● **TEXTO DADO**
---+---

Ella, la que cantaba boleros, nació algún día de 1935 en Cuba, en un pueblo pobrísimo de Camagüey llamado Céspedes. No sabemos cuántos hermanos tuvo, ni si los tuvo o quiénes fueron sus padres. Sabemos que era pobre, que era negra e inmensa, y que por 1948 se fue a La Habana a trabajar de cocinera. Fue entonces cuando Fredesvinda García se convirtió en La Freddy, la estrella del Bar Celeste, la que cantaba sin música.
Fredesvinda o Fredelina, como alguna vez se le escuchó presentarse, llegó a La Habana en plena Cuba de Batista. Del segundo Batista. Cuando la revolución económica en Cuba estabilizaba los intereses económicos de Estados Unidos a través del líder de la mafia Meyer Lansky. La Habana se había convertido entonces, con la venia de Batista, en el patio de juegos de la mafia: del tráfico de drogas, de los casinos, de los carros lujosos, de luchas entre capos, del alcohol sin límites. El paraíso de todos los excesos posibles. Para darse una idea basta ver El Padrino II. Era la Cuba de las vitrinas panorámicas en las tiendas de diseñadores famosos, de las vacaciones del jet set, de visitas frecuentes de Marlon Brando, Ava Gardner, y por supuesto, de Frank Sinatra. Era la Cuba donde abundaba la champaña y la langosta. Un nirvana absoluto para que a una muchacha del campo con pretensiones de cantante y atrapada en una belleza enorme e incomprendida, se le quitara el hipo y se le elevaran los sueños. La Cuba en la que los perfumes franceses Guerlain todavía leían en su etiqueta: Paris, New York, La Habana.
La versión más conocida –y manoseada– de la vida de La Freddy, si bien él mismo aclara que no es una biografía, fue el homenaje que le hiciera Guillermo Cabrera Infante en capítulos incisos de su novela Tres Tristes Tigres, con el nombre de “Ella cantaba boleros”. Por mucho tiempo se pensó que esa Estrella Rodríguez que Cabrera Infante dibujaba, esa cantante negra y colosal de unos ciento cincuenta kilos que describió con tanta belleza, pero también con tanto desdén, era un personaje de ficción: “…Con un vaso en la mano, moviéndose al compás de la música, moviendo las caderas, todo su cuerpo, de una manera bella, no obscena pero sí sexual y bellamente, meneándose a ritmo, canturreando por entre los labios aporreados, sus labios gordos y morados, a ritmo, agitando el vaso a ritmo, rítmicamente, bellamente… el efecto total era de una belleza tan distinta, tan horrible, tan nueva…”. Luego el escritor admitió que los capítulos de “Ella cantaba boleros” fueron un homenaje a La Freddy después de enterarse de su muerte, aunque siempre aclaró que el suyo era un retrato repleto de fábula.

---+---

● **CONJUNTO DE ÍTEMS**
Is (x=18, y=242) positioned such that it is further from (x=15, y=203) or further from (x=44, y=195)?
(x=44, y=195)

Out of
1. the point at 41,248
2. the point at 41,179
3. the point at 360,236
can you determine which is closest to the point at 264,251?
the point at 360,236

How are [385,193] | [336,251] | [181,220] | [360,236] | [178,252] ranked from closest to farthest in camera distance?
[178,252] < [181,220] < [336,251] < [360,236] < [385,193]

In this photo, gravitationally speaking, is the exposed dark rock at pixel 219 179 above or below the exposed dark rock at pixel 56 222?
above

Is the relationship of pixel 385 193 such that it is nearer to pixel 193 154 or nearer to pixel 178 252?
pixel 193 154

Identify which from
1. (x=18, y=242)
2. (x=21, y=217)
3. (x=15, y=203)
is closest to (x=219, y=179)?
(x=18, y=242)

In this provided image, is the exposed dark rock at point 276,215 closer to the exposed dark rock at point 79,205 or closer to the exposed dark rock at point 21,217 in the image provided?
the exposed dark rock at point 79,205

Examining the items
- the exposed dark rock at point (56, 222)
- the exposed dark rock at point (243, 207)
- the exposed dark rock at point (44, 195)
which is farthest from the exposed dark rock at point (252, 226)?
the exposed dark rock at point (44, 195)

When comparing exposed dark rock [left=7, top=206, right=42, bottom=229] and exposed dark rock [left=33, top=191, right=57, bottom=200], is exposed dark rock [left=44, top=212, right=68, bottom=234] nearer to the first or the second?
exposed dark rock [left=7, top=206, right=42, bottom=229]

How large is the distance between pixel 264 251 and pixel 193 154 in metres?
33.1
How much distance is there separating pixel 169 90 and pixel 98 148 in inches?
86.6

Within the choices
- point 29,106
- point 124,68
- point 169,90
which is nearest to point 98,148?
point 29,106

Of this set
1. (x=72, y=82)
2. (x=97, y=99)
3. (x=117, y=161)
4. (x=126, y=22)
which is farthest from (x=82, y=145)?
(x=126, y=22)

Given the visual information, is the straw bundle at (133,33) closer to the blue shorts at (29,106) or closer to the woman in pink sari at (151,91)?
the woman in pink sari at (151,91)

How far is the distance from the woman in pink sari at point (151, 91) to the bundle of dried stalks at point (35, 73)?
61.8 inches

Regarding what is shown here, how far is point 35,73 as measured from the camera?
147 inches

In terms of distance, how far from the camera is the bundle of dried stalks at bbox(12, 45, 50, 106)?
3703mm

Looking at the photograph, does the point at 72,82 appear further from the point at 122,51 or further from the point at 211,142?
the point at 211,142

---+---

● **LA CONSIGNA**
Continúa el texto sobre La Freddy, la cantante de boleros, justo después de su última oración.

● **LA RESPUESTA**
Ella guisaba de día y cantaba de noche. Después de terminar su jornada como cocinera en casa de Arturo Bengoechea, presidente de la Asociación Cubana de Béisbol, la Freddy se bañaba, (según Cabrera Infante, la Estrella era anfibia, no sólo porque parecía una ballena y era totalmente lampiña, si no porque siempre estaba mojada: o estaba bajo la ducha o estaba sudando), se vestía, y en la noche se iba al Bar Celeste, lugar de encuentro de bohemios y artistas que quedaba entre las calles Infanta y Humboldt. Se sentaba a fumar cigarrillos mentolados junto a la rockola y tomaba ron hasta la madrugada. No hablaba mucho, sólo fumaba y sentía. Un día alguien apagó la rockola y le pidió que cantara, seguramente ya la había visto fumar, bambolear al ritmo su cuerpo inflamado y tararear a media voz. Un guitarrista se ofreció como acompañamiento pero ella no quiso, dijo que la música la llevaba ella por dentro y para qué más. Así que cantó a capella con su voz absoluta, y desde esa noche, todas las noches.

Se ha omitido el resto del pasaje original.